11 years, 6 months ago.

AnalogOut and maths probleme?

Hello,

I do sawtooth wave ramps with my mbed and his DAC and during my experiment i see a probleme.

if you take this two codes with the only change is the maths opperator you don't have the same ramps.

doesn't work

for(i=0;i<terminal;i++)  sawtooth  = sawtooth - 0.001;

doesn't work

for(i=0;i<terminal;i++)  sawtooth  = sawtooth + 0.001;

I do the test with the AnalogOut.write_u16 function and it work but not with float type.

it work

int sawtooth_u16 = sawtooth.read()*65535;
if(flag)  sawtooth_u16 = sawtooth_u16 - 65;
else  sawtooth_u16 = sawtooth_u16 + 65;
sawtooth.write_u16(sawtooth_u16);

i hope a good result!

Thx, YSI

Question relating to:

3 Answers

11 years, 6 months ago.

The specification for AnalogOut says that the write method accepts a float parameter representing a percentage. That is a bit confusing since the valid range is between 0.0 and 1.0 (and not between 0.0 and 100.0 as you might expect).

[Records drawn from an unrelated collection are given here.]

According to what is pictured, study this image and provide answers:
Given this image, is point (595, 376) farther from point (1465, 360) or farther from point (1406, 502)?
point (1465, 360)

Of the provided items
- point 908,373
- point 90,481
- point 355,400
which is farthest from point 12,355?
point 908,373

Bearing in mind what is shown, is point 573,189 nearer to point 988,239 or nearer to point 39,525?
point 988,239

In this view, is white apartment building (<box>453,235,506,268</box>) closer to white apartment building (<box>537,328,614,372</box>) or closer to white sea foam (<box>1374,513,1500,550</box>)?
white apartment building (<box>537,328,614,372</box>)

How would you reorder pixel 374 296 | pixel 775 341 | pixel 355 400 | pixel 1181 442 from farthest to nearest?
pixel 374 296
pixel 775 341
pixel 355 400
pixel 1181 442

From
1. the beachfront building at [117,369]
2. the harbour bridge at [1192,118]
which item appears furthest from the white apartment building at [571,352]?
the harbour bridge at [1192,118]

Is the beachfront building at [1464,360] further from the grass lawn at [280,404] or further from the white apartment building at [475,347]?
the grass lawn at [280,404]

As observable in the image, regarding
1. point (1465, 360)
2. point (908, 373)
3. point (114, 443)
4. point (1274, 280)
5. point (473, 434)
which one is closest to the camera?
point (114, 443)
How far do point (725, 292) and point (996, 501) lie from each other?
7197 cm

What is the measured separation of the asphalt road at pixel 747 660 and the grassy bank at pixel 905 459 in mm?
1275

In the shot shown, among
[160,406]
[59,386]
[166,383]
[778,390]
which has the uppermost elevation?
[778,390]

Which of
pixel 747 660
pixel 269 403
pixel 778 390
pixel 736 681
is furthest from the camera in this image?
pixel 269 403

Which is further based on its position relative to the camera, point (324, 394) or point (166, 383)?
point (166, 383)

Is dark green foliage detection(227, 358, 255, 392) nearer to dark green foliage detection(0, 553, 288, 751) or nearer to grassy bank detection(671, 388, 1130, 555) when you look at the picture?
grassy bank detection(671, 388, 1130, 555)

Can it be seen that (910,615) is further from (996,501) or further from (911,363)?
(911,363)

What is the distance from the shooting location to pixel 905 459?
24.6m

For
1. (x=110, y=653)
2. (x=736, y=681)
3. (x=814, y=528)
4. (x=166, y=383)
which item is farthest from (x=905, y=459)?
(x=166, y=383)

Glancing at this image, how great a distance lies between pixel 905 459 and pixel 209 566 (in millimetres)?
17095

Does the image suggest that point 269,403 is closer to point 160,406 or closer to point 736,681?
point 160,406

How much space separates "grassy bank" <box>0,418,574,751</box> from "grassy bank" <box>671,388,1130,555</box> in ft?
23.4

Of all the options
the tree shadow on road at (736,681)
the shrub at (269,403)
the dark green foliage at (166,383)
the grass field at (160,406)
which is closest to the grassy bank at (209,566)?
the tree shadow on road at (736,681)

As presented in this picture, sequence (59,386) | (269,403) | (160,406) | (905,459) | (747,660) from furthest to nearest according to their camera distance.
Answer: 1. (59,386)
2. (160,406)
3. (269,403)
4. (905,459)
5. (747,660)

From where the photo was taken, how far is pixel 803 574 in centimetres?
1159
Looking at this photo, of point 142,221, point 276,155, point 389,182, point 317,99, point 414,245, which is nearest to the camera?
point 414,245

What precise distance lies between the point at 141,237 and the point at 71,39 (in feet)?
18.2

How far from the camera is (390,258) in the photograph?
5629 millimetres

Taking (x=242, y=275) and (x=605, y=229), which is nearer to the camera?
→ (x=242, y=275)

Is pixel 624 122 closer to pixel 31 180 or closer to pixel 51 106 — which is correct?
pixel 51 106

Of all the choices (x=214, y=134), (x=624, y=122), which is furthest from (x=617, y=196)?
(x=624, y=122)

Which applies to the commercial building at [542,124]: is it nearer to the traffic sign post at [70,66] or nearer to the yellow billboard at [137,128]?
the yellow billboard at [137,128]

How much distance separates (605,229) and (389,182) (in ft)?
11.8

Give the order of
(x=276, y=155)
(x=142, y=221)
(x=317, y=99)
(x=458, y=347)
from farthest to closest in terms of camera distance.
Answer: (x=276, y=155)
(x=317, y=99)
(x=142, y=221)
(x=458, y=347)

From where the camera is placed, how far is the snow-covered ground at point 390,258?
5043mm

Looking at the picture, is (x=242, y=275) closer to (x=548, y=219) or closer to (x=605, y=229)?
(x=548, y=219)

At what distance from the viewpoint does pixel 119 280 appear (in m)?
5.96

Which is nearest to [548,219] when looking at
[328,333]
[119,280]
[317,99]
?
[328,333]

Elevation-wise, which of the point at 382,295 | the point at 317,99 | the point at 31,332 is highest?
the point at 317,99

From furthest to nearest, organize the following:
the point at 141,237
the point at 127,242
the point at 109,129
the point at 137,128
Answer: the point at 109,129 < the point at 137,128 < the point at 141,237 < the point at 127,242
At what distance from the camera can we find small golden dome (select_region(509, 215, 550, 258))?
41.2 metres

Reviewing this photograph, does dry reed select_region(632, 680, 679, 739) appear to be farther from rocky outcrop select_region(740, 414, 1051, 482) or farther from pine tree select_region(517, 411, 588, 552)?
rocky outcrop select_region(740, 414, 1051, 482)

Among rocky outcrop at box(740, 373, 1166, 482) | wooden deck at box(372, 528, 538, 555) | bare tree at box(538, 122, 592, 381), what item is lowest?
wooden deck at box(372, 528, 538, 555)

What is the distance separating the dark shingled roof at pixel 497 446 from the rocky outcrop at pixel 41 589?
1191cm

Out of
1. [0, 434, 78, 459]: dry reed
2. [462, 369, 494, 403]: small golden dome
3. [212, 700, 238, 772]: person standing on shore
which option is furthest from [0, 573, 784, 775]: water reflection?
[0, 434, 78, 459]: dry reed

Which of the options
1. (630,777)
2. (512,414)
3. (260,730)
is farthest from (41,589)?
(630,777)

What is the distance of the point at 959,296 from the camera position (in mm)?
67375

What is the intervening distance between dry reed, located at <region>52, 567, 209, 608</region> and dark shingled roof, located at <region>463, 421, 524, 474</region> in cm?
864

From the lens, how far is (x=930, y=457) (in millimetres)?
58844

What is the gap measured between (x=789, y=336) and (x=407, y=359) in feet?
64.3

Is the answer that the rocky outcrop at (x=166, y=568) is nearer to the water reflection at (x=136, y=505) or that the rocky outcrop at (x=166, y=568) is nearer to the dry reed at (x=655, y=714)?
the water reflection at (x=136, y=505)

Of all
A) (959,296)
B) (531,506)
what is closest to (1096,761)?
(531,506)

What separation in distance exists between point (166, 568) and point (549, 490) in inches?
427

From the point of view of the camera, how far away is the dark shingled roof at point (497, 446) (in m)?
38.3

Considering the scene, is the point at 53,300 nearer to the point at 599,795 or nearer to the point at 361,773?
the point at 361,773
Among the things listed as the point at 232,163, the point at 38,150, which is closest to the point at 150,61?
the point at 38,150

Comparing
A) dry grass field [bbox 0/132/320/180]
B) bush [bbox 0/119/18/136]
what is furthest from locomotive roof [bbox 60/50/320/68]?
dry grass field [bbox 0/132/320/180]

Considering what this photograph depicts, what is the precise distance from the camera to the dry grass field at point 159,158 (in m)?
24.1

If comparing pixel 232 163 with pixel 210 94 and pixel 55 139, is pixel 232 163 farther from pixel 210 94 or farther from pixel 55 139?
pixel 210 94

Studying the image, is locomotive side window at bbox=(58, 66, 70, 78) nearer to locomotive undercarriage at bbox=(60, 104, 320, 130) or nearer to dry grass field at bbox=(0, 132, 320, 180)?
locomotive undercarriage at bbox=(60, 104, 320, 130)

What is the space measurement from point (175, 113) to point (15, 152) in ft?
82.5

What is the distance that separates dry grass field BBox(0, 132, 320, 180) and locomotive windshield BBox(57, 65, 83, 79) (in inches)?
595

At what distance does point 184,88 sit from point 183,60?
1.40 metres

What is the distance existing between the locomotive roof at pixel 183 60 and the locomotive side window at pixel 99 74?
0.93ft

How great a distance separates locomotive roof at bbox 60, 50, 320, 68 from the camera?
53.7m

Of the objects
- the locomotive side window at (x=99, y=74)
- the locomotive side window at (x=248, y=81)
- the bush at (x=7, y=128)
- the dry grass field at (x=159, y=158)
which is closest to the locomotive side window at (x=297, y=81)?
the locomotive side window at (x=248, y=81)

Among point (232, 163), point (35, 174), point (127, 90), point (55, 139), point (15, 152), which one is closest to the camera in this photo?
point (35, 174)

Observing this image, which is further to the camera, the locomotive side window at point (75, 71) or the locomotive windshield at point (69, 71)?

Did you declare sawtooth as float in your first example? You will get a constant value of '0' when declaring sawtooth as int because of rounding,

11 years, 6 months ago.

Hi, YSI

Try this:

   for(int i=0; i<1000; i++) {
      signal = signal + 0.001;
      wait_us(1);
   }

How did you declare i at first, when it didn't work?

-=-=-=-=-=-=-=-=

thenoble66

Y SI
poster
11 years, 6 months ago.

Hi,

@Wim Huiskamp and Gyozo Nemes thx for answers.

sawtooth is my AnalogOut so it's accepts a float parameter between 0.0 and 1.0 i am agree.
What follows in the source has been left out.